→ **GOAL**
Reproduce verbatim the records from the line containing "Considering this scene, is" through the end of the records, both ends included.
───── AVAILABLE DATA
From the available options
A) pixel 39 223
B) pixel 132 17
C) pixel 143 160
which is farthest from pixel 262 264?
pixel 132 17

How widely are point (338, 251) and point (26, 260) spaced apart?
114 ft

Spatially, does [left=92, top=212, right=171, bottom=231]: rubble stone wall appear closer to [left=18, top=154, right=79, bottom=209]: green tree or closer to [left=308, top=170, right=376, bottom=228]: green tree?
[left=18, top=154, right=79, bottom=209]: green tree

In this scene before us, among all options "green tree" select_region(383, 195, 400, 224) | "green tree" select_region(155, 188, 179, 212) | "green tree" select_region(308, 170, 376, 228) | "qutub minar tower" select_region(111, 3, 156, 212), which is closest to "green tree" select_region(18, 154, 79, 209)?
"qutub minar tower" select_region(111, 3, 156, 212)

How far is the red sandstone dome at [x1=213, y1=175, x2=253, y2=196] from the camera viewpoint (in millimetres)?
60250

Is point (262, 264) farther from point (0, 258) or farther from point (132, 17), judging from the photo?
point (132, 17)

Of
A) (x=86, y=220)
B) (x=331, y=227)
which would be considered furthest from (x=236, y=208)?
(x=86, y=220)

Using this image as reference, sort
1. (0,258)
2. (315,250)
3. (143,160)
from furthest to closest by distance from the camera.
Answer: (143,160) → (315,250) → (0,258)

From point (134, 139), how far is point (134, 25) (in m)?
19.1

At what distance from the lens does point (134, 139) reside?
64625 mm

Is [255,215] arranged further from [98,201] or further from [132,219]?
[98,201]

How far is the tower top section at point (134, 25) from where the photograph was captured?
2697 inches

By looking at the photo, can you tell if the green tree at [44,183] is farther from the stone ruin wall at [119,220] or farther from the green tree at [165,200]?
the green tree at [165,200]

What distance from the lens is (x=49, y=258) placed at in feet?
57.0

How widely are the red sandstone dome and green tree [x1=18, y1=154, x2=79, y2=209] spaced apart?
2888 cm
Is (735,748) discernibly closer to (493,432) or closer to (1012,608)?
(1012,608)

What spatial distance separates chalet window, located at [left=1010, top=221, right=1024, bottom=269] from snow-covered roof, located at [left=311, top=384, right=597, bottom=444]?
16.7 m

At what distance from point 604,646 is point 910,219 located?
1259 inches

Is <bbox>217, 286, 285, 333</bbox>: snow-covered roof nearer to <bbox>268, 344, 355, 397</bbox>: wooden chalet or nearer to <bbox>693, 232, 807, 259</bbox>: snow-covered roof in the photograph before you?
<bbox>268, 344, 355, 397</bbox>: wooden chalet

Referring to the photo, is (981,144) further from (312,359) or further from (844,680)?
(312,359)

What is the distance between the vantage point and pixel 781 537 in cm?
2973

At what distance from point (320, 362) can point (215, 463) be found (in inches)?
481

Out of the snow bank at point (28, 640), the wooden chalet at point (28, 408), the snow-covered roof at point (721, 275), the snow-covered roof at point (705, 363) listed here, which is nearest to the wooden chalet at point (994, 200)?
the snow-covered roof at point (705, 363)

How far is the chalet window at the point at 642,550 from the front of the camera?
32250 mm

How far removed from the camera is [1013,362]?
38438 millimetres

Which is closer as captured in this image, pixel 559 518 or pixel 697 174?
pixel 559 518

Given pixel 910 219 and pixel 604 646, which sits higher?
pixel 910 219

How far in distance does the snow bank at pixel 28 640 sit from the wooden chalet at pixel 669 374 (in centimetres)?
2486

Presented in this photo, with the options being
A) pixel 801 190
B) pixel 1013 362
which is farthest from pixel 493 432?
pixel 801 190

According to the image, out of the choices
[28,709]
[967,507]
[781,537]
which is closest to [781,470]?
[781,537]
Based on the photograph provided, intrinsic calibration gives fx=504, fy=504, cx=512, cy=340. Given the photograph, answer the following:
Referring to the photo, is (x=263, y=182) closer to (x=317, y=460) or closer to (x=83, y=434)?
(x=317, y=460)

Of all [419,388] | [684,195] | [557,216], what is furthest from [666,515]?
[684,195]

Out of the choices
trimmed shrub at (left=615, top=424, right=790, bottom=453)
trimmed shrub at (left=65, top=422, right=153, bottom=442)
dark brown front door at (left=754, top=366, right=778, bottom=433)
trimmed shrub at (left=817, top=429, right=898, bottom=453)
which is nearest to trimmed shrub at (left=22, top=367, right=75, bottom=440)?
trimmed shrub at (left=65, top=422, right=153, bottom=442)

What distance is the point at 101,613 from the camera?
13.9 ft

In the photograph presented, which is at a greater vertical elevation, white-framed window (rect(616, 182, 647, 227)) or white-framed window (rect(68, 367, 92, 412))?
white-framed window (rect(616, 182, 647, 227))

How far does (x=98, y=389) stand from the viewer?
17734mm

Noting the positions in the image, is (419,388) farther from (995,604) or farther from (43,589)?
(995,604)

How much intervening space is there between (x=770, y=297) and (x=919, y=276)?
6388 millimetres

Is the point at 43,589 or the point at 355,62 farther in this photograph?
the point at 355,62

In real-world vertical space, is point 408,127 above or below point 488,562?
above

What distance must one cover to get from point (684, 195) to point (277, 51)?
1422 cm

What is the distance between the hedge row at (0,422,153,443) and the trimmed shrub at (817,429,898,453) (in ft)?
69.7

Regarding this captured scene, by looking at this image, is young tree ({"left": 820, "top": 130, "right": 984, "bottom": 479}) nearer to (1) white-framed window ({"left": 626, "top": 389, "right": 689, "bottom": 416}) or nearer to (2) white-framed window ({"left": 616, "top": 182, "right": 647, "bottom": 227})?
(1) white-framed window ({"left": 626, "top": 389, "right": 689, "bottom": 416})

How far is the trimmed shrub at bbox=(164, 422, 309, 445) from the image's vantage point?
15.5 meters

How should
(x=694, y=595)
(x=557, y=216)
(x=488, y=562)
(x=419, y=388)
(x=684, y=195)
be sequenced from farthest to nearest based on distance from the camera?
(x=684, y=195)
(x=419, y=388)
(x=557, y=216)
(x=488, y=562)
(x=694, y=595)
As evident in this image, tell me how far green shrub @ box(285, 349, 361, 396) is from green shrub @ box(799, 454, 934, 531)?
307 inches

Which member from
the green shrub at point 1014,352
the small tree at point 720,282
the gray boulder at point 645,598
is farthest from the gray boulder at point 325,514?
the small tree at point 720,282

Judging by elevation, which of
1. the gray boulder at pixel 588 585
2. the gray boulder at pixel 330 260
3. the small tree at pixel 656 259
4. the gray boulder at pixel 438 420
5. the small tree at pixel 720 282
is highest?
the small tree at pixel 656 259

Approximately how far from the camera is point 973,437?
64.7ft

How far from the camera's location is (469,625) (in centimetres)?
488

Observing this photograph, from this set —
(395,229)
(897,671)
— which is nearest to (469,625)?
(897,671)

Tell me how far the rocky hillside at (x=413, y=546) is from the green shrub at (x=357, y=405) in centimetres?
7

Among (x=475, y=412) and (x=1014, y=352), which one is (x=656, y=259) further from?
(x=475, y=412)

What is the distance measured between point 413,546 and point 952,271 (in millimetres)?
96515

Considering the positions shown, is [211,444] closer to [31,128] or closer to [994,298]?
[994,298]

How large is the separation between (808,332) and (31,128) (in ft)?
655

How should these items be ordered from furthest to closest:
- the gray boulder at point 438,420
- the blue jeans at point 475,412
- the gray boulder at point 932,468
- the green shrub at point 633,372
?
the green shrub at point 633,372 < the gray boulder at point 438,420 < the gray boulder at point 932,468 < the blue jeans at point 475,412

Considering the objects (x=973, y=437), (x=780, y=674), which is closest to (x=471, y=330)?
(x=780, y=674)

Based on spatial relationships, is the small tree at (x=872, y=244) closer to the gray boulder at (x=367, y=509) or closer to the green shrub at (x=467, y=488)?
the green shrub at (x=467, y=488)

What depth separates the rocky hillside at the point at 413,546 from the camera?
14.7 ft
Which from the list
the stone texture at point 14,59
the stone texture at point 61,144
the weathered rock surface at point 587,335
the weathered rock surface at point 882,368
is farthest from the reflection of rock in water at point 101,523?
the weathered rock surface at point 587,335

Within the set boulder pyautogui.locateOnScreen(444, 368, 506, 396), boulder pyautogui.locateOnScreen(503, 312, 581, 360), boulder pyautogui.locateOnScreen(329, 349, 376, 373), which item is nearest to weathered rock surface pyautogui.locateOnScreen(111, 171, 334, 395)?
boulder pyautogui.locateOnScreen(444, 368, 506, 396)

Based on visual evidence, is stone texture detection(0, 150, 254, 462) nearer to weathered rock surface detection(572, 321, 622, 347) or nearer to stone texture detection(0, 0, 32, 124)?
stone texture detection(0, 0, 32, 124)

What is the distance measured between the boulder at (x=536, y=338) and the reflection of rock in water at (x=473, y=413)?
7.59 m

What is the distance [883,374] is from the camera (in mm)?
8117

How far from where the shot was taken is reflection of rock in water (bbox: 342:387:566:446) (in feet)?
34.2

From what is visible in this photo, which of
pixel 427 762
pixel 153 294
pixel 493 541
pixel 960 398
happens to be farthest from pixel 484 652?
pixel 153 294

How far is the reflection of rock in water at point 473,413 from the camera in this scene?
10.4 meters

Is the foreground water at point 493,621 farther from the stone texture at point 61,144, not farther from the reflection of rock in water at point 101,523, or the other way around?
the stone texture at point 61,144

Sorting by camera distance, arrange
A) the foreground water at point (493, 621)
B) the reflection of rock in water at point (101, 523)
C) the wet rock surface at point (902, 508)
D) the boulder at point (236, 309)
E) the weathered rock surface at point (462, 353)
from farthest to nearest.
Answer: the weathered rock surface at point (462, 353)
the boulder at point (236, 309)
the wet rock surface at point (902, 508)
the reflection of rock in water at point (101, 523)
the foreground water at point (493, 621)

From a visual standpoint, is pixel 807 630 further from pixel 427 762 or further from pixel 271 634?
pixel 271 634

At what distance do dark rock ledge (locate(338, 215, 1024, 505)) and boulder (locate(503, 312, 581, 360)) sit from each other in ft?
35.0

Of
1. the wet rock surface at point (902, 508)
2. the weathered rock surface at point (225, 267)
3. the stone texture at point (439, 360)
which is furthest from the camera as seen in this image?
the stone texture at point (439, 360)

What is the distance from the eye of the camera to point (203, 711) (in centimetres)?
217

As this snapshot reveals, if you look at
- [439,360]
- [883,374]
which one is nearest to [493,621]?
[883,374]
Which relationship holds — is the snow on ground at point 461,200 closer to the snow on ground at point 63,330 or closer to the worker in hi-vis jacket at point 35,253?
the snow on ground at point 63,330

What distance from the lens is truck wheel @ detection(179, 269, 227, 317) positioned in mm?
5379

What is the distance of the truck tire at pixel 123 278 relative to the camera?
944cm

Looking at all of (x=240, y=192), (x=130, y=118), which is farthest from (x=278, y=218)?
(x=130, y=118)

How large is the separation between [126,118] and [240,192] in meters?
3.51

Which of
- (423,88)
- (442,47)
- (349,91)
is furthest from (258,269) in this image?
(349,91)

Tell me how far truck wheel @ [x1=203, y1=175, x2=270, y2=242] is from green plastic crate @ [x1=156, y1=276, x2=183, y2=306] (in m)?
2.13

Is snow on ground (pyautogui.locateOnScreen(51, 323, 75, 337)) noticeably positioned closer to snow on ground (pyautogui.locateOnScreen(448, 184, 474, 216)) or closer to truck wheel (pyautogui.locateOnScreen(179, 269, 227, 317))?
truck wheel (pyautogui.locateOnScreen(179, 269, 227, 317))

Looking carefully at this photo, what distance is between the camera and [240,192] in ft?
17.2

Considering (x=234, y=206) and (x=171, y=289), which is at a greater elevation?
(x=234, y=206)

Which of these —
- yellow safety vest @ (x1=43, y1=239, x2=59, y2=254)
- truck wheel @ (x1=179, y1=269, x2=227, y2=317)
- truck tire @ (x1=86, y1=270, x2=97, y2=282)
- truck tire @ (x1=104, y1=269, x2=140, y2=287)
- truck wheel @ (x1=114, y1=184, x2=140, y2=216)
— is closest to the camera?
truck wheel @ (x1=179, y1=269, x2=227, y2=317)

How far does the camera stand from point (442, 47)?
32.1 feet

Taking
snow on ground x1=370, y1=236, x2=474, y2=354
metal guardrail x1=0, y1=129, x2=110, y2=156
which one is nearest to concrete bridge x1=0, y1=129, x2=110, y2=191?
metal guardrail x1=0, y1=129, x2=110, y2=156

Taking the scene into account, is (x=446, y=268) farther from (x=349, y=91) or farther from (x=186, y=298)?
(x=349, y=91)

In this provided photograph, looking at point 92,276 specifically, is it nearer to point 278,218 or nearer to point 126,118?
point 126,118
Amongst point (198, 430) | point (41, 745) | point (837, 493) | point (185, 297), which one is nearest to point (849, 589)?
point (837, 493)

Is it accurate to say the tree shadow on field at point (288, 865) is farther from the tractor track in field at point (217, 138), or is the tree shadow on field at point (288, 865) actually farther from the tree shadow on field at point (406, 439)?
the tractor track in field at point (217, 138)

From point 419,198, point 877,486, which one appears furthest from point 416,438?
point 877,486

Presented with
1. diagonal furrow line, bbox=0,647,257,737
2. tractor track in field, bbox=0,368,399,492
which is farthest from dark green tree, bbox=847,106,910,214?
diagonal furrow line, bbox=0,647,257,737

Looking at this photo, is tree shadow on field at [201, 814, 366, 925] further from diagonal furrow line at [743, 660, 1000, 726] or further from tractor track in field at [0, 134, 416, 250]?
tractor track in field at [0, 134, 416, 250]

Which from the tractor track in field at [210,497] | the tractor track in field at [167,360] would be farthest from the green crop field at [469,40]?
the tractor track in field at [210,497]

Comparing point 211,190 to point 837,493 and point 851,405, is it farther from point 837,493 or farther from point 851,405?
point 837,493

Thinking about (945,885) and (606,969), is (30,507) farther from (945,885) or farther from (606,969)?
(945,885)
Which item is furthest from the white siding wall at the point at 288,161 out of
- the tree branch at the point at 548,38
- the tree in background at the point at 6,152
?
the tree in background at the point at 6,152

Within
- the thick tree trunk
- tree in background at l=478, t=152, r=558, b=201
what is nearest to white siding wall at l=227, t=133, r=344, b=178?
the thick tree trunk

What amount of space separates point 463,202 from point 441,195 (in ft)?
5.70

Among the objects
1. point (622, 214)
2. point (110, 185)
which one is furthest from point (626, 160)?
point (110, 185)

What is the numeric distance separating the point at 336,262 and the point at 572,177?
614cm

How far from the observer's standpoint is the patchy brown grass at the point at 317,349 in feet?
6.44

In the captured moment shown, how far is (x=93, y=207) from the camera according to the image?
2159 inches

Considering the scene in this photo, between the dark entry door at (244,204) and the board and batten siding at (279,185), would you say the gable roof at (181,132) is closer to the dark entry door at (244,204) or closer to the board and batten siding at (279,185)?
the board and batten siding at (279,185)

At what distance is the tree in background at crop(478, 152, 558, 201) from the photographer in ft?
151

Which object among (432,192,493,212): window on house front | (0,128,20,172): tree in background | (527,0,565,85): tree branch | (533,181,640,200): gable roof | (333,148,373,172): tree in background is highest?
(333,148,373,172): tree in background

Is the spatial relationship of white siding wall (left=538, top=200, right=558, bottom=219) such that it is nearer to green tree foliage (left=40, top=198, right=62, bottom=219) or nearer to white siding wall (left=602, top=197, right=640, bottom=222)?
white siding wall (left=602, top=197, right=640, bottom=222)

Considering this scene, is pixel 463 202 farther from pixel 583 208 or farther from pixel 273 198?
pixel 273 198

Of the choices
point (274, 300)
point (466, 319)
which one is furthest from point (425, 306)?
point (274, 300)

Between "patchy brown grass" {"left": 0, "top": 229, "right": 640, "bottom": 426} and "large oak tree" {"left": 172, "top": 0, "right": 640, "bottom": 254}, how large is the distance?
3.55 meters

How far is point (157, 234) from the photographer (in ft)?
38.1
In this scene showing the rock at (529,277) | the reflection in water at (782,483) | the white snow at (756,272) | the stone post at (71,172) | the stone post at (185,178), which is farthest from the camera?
──────────
→ **WRITTEN SOLUTION**
Considering this scene, is pixel 463 202 farther from pixel 583 208 or farther from pixel 273 198?
pixel 273 198

Of the choices
point (274, 300)
point (466, 319)
which one is furthest from point (425, 306)?
point (274, 300)

Between "patchy brown grass" {"left": 0, "top": 229, "right": 640, "bottom": 426} and "large oak tree" {"left": 172, "top": 0, "right": 640, "bottom": 254}, how large is the distance?
3.55 meters

How far is point (157, 234) from the photographer (in ft)?
38.1
In this scene showing the rock at (529,277) | the reflection in water at (782,483) | the white snow at (756,272) | the stone post at (71,172) | the stone post at (185,178), which is farthest from the camera?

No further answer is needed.